____ Raw data

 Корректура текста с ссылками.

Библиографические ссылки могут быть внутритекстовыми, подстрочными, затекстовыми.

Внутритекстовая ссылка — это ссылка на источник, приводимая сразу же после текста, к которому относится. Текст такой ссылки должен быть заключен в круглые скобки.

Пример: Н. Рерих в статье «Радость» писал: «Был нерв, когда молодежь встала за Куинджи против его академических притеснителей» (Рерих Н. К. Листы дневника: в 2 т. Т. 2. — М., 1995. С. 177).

________

_Exercise_. All lines from the one containing "Внутритекстовая ссылка —" to the end of the data above are to be set down exactly; no others belong in the answer.

_Task result_.
Внутритекстовая ссылка — это ссылка на источник, приводимая сразу же после текста, к которому относится. Текст такой ссылки должен быть заключен в круглые скобки.

Пример: Н. Рерих в статье «Радость» писал: «Был нерв, когда молодежь встала за Куинджи против его академических притеснителей» (Рерих Н. К. Листы дневника: в 2 т. Т. 2. — М., 1995. С. 177).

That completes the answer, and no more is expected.